Part of the reason for compression is that nominal pay cuts are bad for morale. As long as inflation is very low, the 0% nominal floor binds for many workers. As a result, the worst workers often get the same raise as their mediocre colleagues.
Now that inflation has hit 9.1%, however, employers suddenly have extraordinary flexibility. You can now give your worst workers a real pay cut of almost 9% by holding the line.* How should business respond?
Compensation specialists carefully strategized about this during the last Great Inflation of the late 70s and early 80s. What did the specialists conclude? Akerlof, Dickens, Perry, Bewley, and Blinder’s 2000 BPEA piece provides a succinct summary:
In fact, textbooks for compensation professionals warn against using the formal procedure that economists would imagine to be standard.

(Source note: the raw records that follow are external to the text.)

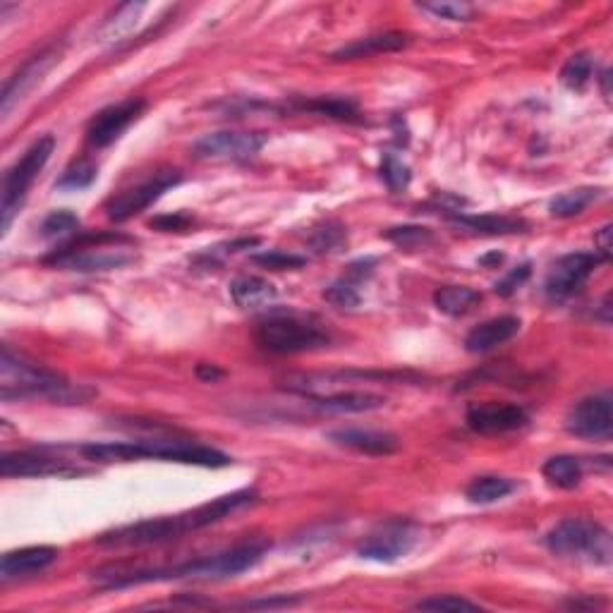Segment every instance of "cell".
I'll list each match as a JSON object with an SVG mask.
<instances>
[{
  "instance_id": "6da1fadb",
  "label": "cell",
  "mask_w": 613,
  "mask_h": 613,
  "mask_svg": "<svg viewBox=\"0 0 613 613\" xmlns=\"http://www.w3.org/2000/svg\"><path fill=\"white\" fill-rule=\"evenodd\" d=\"M257 501V491L254 489H240L233 494L218 496L211 503L192 508V511L180 515H166V518L142 520V523H132L115 527V530L103 532L96 544L103 549H135V546H156L175 542V539L185 537L187 532L204 530V527L221 523L228 515H233L240 508L250 506Z\"/></svg>"
},
{
  "instance_id": "7a4b0ae2",
  "label": "cell",
  "mask_w": 613,
  "mask_h": 613,
  "mask_svg": "<svg viewBox=\"0 0 613 613\" xmlns=\"http://www.w3.org/2000/svg\"><path fill=\"white\" fill-rule=\"evenodd\" d=\"M269 544L266 542H245L233 546V549L218 551L214 556L197 558V561L180 563L171 568H137V570H99L96 582L108 590L115 587H132L144 585V582H161V580H226L245 573L262 561Z\"/></svg>"
},
{
  "instance_id": "3957f363",
  "label": "cell",
  "mask_w": 613,
  "mask_h": 613,
  "mask_svg": "<svg viewBox=\"0 0 613 613\" xmlns=\"http://www.w3.org/2000/svg\"><path fill=\"white\" fill-rule=\"evenodd\" d=\"M0 396L3 400H58V403H82L91 396L89 388L75 386L63 374L36 364L10 345H3L0 357Z\"/></svg>"
},
{
  "instance_id": "277c9868",
  "label": "cell",
  "mask_w": 613,
  "mask_h": 613,
  "mask_svg": "<svg viewBox=\"0 0 613 613\" xmlns=\"http://www.w3.org/2000/svg\"><path fill=\"white\" fill-rule=\"evenodd\" d=\"M87 460L99 463H130L139 458L168 460V463L199 465V467H226L230 458L226 453L190 439H147L123 443H87L80 448Z\"/></svg>"
},
{
  "instance_id": "5b68a950",
  "label": "cell",
  "mask_w": 613,
  "mask_h": 613,
  "mask_svg": "<svg viewBox=\"0 0 613 613\" xmlns=\"http://www.w3.org/2000/svg\"><path fill=\"white\" fill-rule=\"evenodd\" d=\"M546 549L561 558L609 566L613 558L611 532L587 518H566L551 527L544 537Z\"/></svg>"
},
{
  "instance_id": "8992f818",
  "label": "cell",
  "mask_w": 613,
  "mask_h": 613,
  "mask_svg": "<svg viewBox=\"0 0 613 613\" xmlns=\"http://www.w3.org/2000/svg\"><path fill=\"white\" fill-rule=\"evenodd\" d=\"M259 348L273 355H297V352H314L331 343L329 331L309 319L293 317V314H278L269 317L257 326Z\"/></svg>"
},
{
  "instance_id": "52a82bcc",
  "label": "cell",
  "mask_w": 613,
  "mask_h": 613,
  "mask_svg": "<svg viewBox=\"0 0 613 613\" xmlns=\"http://www.w3.org/2000/svg\"><path fill=\"white\" fill-rule=\"evenodd\" d=\"M132 242L130 238L120 233H84L77 235L70 245L60 247L58 252H53L51 257L44 259V264L53 266H65V269L75 271H106V269H118L130 262V254L123 250H108V245H125Z\"/></svg>"
},
{
  "instance_id": "ba28073f",
  "label": "cell",
  "mask_w": 613,
  "mask_h": 613,
  "mask_svg": "<svg viewBox=\"0 0 613 613\" xmlns=\"http://www.w3.org/2000/svg\"><path fill=\"white\" fill-rule=\"evenodd\" d=\"M53 147H56V139L51 135L39 137L24 154L8 168L3 178V202H0V216H3V233H8L12 218L17 216L20 206L27 199L29 187L34 185V180L39 178V173L44 171V166L51 159Z\"/></svg>"
},
{
  "instance_id": "9c48e42d",
  "label": "cell",
  "mask_w": 613,
  "mask_h": 613,
  "mask_svg": "<svg viewBox=\"0 0 613 613\" xmlns=\"http://www.w3.org/2000/svg\"><path fill=\"white\" fill-rule=\"evenodd\" d=\"M415 544L417 527L408 520H391L357 544V556L374 563H396L398 558L408 556Z\"/></svg>"
},
{
  "instance_id": "30bf717a",
  "label": "cell",
  "mask_w": 613,
  "mask_h": 613,
  "mask_svg": "<svg viewBox=\"0 0 613 613\" xmlns=\"http://www.w3.org/2000/svg\"><path fill=\"white\" fill-rule=\"evenodd\" d=\"M182 175L178 171H161L151 175L149 180L139 182V185L130 187V190L115 194L111 202L106 204V214L115 223H125L130 218L142 214L144 209H149L156 199H161L171 187L180 185Z\"/></svg>"
},
{
  "instance_id": "8fae6325",
  "label": "cell",
  "mask_w": 613,
  "mask_h": 613,
  "mask_svg": "<svg viewBox=\"0 0 613 613\" xmlns=\"http://www.w3.org/2000/svg\"><path fill=\"white\" fill-rule=\"evenodd\" d=\"M266 144L264 132H214L197 139L192 147L199 161H247Z\"/></svg>"
},
{
  "instance_id": "7c38bea8",
  "label": "cell",
  "mask_w": 613,
  "mask_h": 613,
  "mask_svg": "<svg viewBox=\"0 0 613 613\" xmlns=\"http://www.w3.org/2000/svg\"><path fill=\"white\" fill-rule=\"evenodd\" d=\"M566 429L578 439L609 441L613 432L611 396H590L575 403L566 415Z\"/></svg>"
},
{
  "instance_id": "4fadbf2b",
  "label": "cell",
  "mask_w": 613,
  "mask_h": 613,
  "mask_svg": "<svg viewBox=\"0 0 613 613\" xmlns=\"http://www.w3.org/2000/svg\"><path fill=\"white\" fill-rule=\"evenodd\" d=\"M599 262H602V257L590 252H573L561 257L554 264V269L549 271V276H546V295L551 300H566V297L578 293L594 269H597Z\"/></svg>"
},
{
  "instance_id": "5bb4252c",
  "label": "cell",
  "mask_w": 613,
  "mask_h": 613,
  "mask_svg": "<svg viewBox=\"0 0 613 613\" xmlns=\"http://www.w3.org/2000/svg\"><path fill=\"white\" fill-rule=\"evenodd\" d=\"M527 420H530V417H527L525 408H520V405L515 403H496V400L475 403L465 412L467 427L482 436L515 432V429L525 427Z\"/></svg>"
},
{
  "instance_id": "9a60e30c",
  "label": "cell",
  "mask_w": 613,
  "mask_h": 613,
  "mask_svg": "<svg viewBox=\"0 0 613 613\" xmlns=\"http://www.w3.org/2000/svg\"><path fill=\"white\" fill-rule=\"evenodd\" d=\"M144 106H147L144 99H125L103 108V111H99L94 118H91V123L87 127V142L96 149L111 147L115 139L123 135L127 127L142 115Z\"/></svg>"
},
{
  "instance_id": "2e32d148",
  "label": "cell",
  "mask_w": 613,
  "mask_h": 613,
  "mask_svg": "<svg viewBox=\"0 0 613 613\" xmlns=\"http://www.w3.org/2000/svg\"><path fill=\"white\" fill-rule=\"evenodd\" d=\"M80 472V467L70 465L68 460L48 458V455L32 451L3 453V458H0V475L3 477H72Z\"/></svg>"
},
{
  "instance_id": "e0dca14e",
  "label": "cell",
  "mask_w": 613,
  "mask_h": 613,
  "mask_svg": "<svg viewBox=\"0 0 613 613\" xmlns=\"http://www.w3.org/2000/svg\"><path fill=\"white\" fill-rule=\"evenodd\" d=\"M58 56H60V51L56 46L46 48V51H41L39 56L29 58L27 63H24L22 68L15 72V75H12L10 80L5 82L3 106H0V111H3V118H8L12 108H15L17 103H20L24 96H27L29 91L36 87V84L44 80V75L53 68V63L60 60Z\"/></svg>"
},
{
  "instance_id": "ac0fdd59",
  "label": "cell",
  "mask_w": 613,
  "mask_h": 613,
  "mask_svg": "<svg viewBox=\"0 0 613 613\" xmlns=\"http://www.w3.org/2000/svg\"><path fill=\"white\" fill-rule=\"evenodd\" d=\"M60 551L56 546H24V549L8 551L0 561V578L15 580L27 578V575L41 573L48 566L58 561Z\"/></svg>"
},
{
  "instance_id": "d6986e66",
  "label": "cell",
  "mask_w": 613,
  "mask_h": 613,
  "mask_svg": "<svg viewBox=\"0 0 613 613\" xmlns=\"http://www.w3.org/2000/svg\"><path fill=\"white\" fill-rule=\"evenodd\" d=\"M329 441L367 455H391L400 448L396 434L374 432V429H336L329 432Z\"/></svg>"
},
{
  "instance_id": "ffe728a7",
  "label": "cell",
  "mask_w": 613,
  "mask_h": 613,
  "mask_svg": "<svg viewBox=\"0 0 613 613\" xmlns=\"http://www.w3.org/2000/svg\"><path fill=\"white\" fill-rule=\"evenodd\" d=\"M520 331V319L518 317H496L484 321L467 333L465 338V350L472 352V355H482V352H489L499 345L508 343L513 336H518Z\"/></svg>"
},
{
  "instance_id": "44dd1931",
  "label": "cell",
  "mask_w": 613,
  "mask_h": 613,
  "mask_svg": "<svg viewBox=\"0 0 613 613\" xmlns=\"http://www.w3.org/2000/svg\"><path fill=\"white\" fill-rule=\"evenodd\" d=\"M410 46V34L405 32H384V34H372L364 36V39L352 41V44L338 48L331 53V60H357V58H369L379 56V53H393L400 48Z\"/></svg>"
},
{
  "instance_id": "7402d4cb",
  "label": "cell",
  "mask_w": 613,
  "mask_h": 613,
  "mask_svg": "<svg viewBox=\"0 0 613 613\" xmlns=\"http://www.w3.org/2000/svg\"><path fill=\"white\" fill-rule=\"evenodd\" d=\"M309 405L321 412H369L384 408L386 398L367 391H348V393L343 391V393H333V396L312 398L309 400Z\"/></svg>"
},
{
  "instance_id": "603a6c76",
  "label": "cell",
  "mask_w": 613,
  "mask_h": 613,
  "mask_svg": "<svg viewBox=\"0 0 613 613\" xmlns=\"http://www.w3.org/2000/svg\"><path fill=\"white\" fill-rule=\"evenodd\" d=\"M276 288L259 276H240L230 283V297L242 309H262L276 300Z\"/></svg>"
},
{
  "instance_id": "cb8c5ba5",
  "label": "cell",
  "mask_w": 613,
  "mask_h": 613,
  "mask_svg": "<svg viewBox=\"0 0 613 613\" xmlns=\"http://www.w3.org/2000/svg\"><path fill=\"white\" fill-rule=\"evenodd\" d=\"M479 302H482V293L467 285H443L434 293L436 309L448 317H465L479 307Z\"/></svg>"
},
{
  "instance_id": "d4e9b609",
  "label": "cell",
  "mask_w": 613,
  "mask_h": 613,
  "mask_svg": "<svg viewBox=\"0 0 613 613\" xmlns=\"http://www.w3.org/2000/svg\"><path fill=\"white\" fill-rule=\"evenodd\" d=\"M455 223L475 230L482 235H511V233H525L527 223L523 218L515 216H499V214H482V216H467V214H453Z\"/></svg>"
},
{
  "instance_id": "484cf974",
  "label": "cell",
  "mask_w": 613,
  "mask_h": 613,
  "mask_svg": "<svg viewBox=\"0 0 613 613\" xmlns=\"http://www.w3.org/2000/svg\"><path fill=\"white\" fill-rule=\"evenodd\" d=\"M297 111H309L317 115H326L333 120H348V123H357L360 120V108L352 99H341V96H319L312 101H297Z\"/></svg>"
},
{
  "instance_id": "4316f807",
  "label": "cell",
  "mask_w": 613,
  "mask_h": 613,
  "mask_svg": "<svg viewBox=\"0 0 613 613\" xmlns=\"http://www.w3.org/2000/svg\"><path fill=\"white\" fill-rule=\"evenodd\" d=\"M542 475L551 487L575 489L582 482V463L573 455H554L544 463Z\"/></svg>"
},
{
  "instance_id": "83f0119b",
  "label": "cell",
  "mask_w": 613,
  "mask_h": 613,
  "mask_svg": "<svg viewBox=\"0 0 613 613\" xmlns=\"http://www.w3.org/2000/svg\"><path fill=\"white\" fill-rule=\"evenodd\" d=\"M515 489V484L506 477H496V475H484L472 479L467 484L465 496L470 503H479V506H487V503H496L501 499H506L508 494Z\"/></svg>"
},
{
  "instance_id": "f1b7e54d",
  "label": "cell",
  "mask_w": 613,
  "mask_h": 613,
  "mask_svg": "<svg viewBox=\"0 0 613 613\" xmlns=\"http://www.w3.org/2000/svg\"><path fill=\"white\" fill-rule=\"evenodd\" d=\"M599 194H602V190H594V187H580V190L563 192L551 202L549 211L554 218H573L582 214Z\"/></svg>"
},
{
  "instance_id": "f546056e",
  "label": "cell",
  "mask_w": 613,
  "mask_h": 613,
  "mask_svg": "<svg viewBox=\"0 0 613 613\" xmlns=\"http://www.w3.org/2000/svg\"><path fill=\"white\" fill-rule=\"evenodd\" d=\"M594 75V60L590 53H575L568 58V63L563 65L561 80L570 89H582Z\"/></svg>"
},
{
  "instance_id": "4dcf8cb0",
  "label": "cell",
  "mask_w": 613,
  "mask_h": 613,
  "mask_svg": "<svg viewBox=\"0 0 613 613\" xmlns=\"http://www.w3.org/2000/svg\"><path fill=\"white\" fill-rule=\"evenodd\" d=\"M420 611H434V613H460V611H479L482 606L470 602V599L458 597V594H436V597L420 599L415 604Z\"/></svg>"
},
{
  "instance_id": "1f68e13d",
  "label": "cell",
  "mask_w": 613,
  "mask_h": 613,
  "mask_svg": "<svg viewBox=\"0 0 613 613\" xmlns=\"http://www.w3.org/2000/svg\"><path fill=\"white\" fill-rule=\"evenodd\" d=\"M94 180L96 166L89 159H80L65 168L63 175H60L56 182V187H60V190H84V187H89Z\"/></svg>"
},
{
  "instance_id": "d6a6232c",
  "label": "cell",
  "mask_w": 613,
  "mask_h": 613,
  "mask_svg": "<svg viewBox=\"0 0 613 613\" xmlns=\"http://www.w3.org/2000/svg\"><path fill=\"white\" fill-rule=\"evenodd\" d=\"M144 10V5L142 3H130V5H120L118 10L113 12L111 17H108L106 22H103V27H101V34H106L108 36V41H113V39H118L120 34H125V32H130L132 29V24L137 22V15L139 12Z\"/></svg>"
},
{
  "instance_id": "836d02e7",
  "label": "cell",
  "mask_w": 613,
  "mask_h": 613,
  "mask_svg": "<svg viewBox=\"0 0 613 613\" xmlns=\"http://www.w3.org/2000/svg\"><path fill=\"white\" fill-rule=\"evenodd\" d=\"M77 228H80V218L68 209H60L44 218V223H41V235H44V238H63V235L77 233Z\"/></svg>"
},
{
  "instance_id": "e575fe53",
  "label": "cell",
  "mask_w": 613,
  "mask_h": 613,
  "mask_svg": "<svg viewBox=\"0 0 613 613\" xmlns=\"http://www.w3.org/2000/svg\"><path fill=\"white\" fill-rule=\"evenodd\" d=\"M381 178H384L388 190L400 192L410 185L412 175H410V168L405 166V163L400 161L398 156L386 154L384 159H381Z\"/></svg>"
},
{
  "instance_id": "d590c367",
  "label": "cell",
  "mask_w": 613,
  "mask_h": 613,
  "mask_svg": "<svg viewBox=\"0 0 613 613\" xmlns=\"http://www.w3.org/2000/svg\"><path fill=\"white\" fill-rule=\"evenodd\" d=\"M254 264L264 266V269H273V271H285V269H300V266L307 264L305 257H300V254H290V252H281V250H271V252H262V254H254L252 257Z\"/></svg>"
},
{
  "instance_id": "8d00e7d4",
  "label": "cell",
  "mask_w": 613,
  "mask_h": 613,
  "mask_svg": "<svg viewBox=\"0 0 613 613\" xmlns=\"http://www.w3.org/2000/svg\"><path fill=\"white\" fill-rule=\"evenodd\" d=\"M312 247L317 252H336L341 250L343 242H345V230L343 226H338V223H326L324 228H317L312 235Z\"/></svg>"
},
{
  "instance_id": "74e56055",
  "label": "cell",
  "mask_w": 613,
  "mask_h": 613,
  "mask_svg": "<svg viewBox=\"0 0 613 613\" xmlns=\"http://www.w3.org/2000/svg\"><path fill=\"white\" fill-rule=\"evenodd\" d=\"M324 300L331 302V305L338 309H352L360 305V293H357L355 283L345 281L343 278V281L333 283L331 288L324 290Z\"/></svg>"
},
{
  "instance_id": "f35d334b",
  "label": "cell",
  "mask_w": 613,
  "mask_h": 613,
  "mask_svg": "<svg viewBox=\"0 0 613 613\" xmlns=\"http://www.w3.org/2000/svg\"><path fill=\"white\" fill-rule=\"evenodd\" d=\"M420 8L432 12L436 17H441V20H453V22H467L472 20V15H475V8L467 3H424Z\"/></svg>"
},
{
  "instance_id": "ab89813d",
  "label": "cell",
  "mask_w": 613,
  "mask_h": 613,
  "mask_svg": "<svg viewBox=\"0 0 613 613\" xmlns=\"http://www.w3.org/2000/svg\"><path fill=\"white\" fill-rule=\"evenodd\" d=\"M388 240H393L400 247H412V245H424L427 240H432L429 228H417V226H405V228H391L386 233Z\"/></svg>"
},
{
  "instance_id": "60d3db41",
  "label": "cell",
  "mask_w": 613,
  "mask_h": 613,
  "mask_svg": "<svg viewBox=\"0 0 613 613\" xmlns=\"http://www.w3.org/2000/svg\"><path fill=\"white\" fill-rule=\"evenodd\" d=\"M151 228L161 230V233H180V230H187L192 226V216L190 214H166V216H156L154 221L149 223Z\"/></svg>"
},
{
  "instance_id": "b9f144b4",
  "label": "cell",
  "mask_w": 613,
  "mask_h": 613,
  "mask_svg": "<svg viewBox=\"0 0 613 613\" xmlns=\"http://www.w3.org/2000/svg\"><path fill=\"white\" fill-rule=\"evenodd\" d=\"M530 264H523V266H515V269L508 273L506 278H503V281H499L496 283V293L499 295H503V297H508L511 293H515V290L520 288V285H523L527 278H530Z\"/></svg>"
},
{
  "instance_id": "7bdbcfd3",
  "label": "cell",
  "mask_w": 613,
  "mask_h": 613,
  "mask_svg": "<svg viewBox=\"0 0 613 613\" xmlns=\"http://www.w3.org/2000/svg\"><path fill=\"white\" fill-rule=\"evenodd\" d=\"M297 599L293 597H269V599H252V602L238 604L240 609H283V606H293Z\"/></svg>"
},
{
  "instance_id": "ee69618b",
  "label": "cell",
  "mask_w": 613,
  "mask_h": 613,
  "mask_svg": "<svg viewBox=\"0 0 613 613\" xmlns=\"http://www.w3.org/2000/svg\"><path fill=\"white\" fill-rule=\"evenodd\" d=\"M597 245H599V252H602V259H609V257H611V250H613V242H611V226H604L602 230H599V235H597Z\"/></svg>"
},
{
  "instance_id": "f6af8a7d",
  "label": "cell",
  "mask_w": 613,
  "mask_h": 613,
  "mask_svg": "<svg viewBox=\"0 0 613 613\" xmlns=\"http://www.w3.org/2000/svg\"><path fill=\"white\" fill-rule=\"evenodd\" d=\"M197 376H199V379H204V381H216L218 376H223V372H221V369H216V367H209V364H199Z\"/></svg>"
}]
</instances>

For example, George Milkovich and Jerry Newman discourage their readers from granting automatic wage and salary increases, including increases for the cost of living. Such automatic grants, these authors say, reduce the funds available to reward employees for performance. Similar thoughts are expressed in the handbook of the influential Hay Group of compensation consultants, in which managers are advised to "avoid linking salary movement to changes in the cost of living, because this creates entitlement and reduces the amount of money available to differentiate for performance."
Thus, while employers could respond to high inflation with high across-the-board raises, this is probably a huge mistake. (Which hasn’t stopped Virginia from handing out a 5% across-the-board raise to state employees!) Instead, our high-inflation era is a rare - perhaps once in a lifetime - opportunity to realign pay and performance.
Managers, think about all of your workers who don’t pull their weight. Why should you give them raises if you’d like them to quit? Just offer a 0% raise after a year of 9.1% inflation and see what happens. If they stay, at least they bleed you less; if they leave, better yet!
Next, use some of the savings to raise pay for high achievers. Why bother? To retain the employees who more than pull their weight.
Finally, use the rest of the savings to poach high achievers from competitors who don’t read Bet On It.
Would this work? You could argue that fairness norms evolve during eras of high inflation. A minimum raise of 0% may be necessary to maintain worker morale when inflation is 2%. When inflation is 9.1%, however, the minimum raise necessary to maintain worker morale could rise to 5% or 7%.
In the long-run, this is probably right. But given how poorly most people understand inflation (and percentages!), it’s hard to believe the norm fully updates in the matter of a year or two. There is no time like the present for firms to strike a blow for meritocracy - and their future. If you employ others, why not give it a try? And if you’re a meritorious worker, why not whisper these heresies in your employers’ ear?
*With inflation at 9.1%, giving a 0% nominal raise multiplies their real salary by 1/1.091=.917, a real pay cut of 8.3%.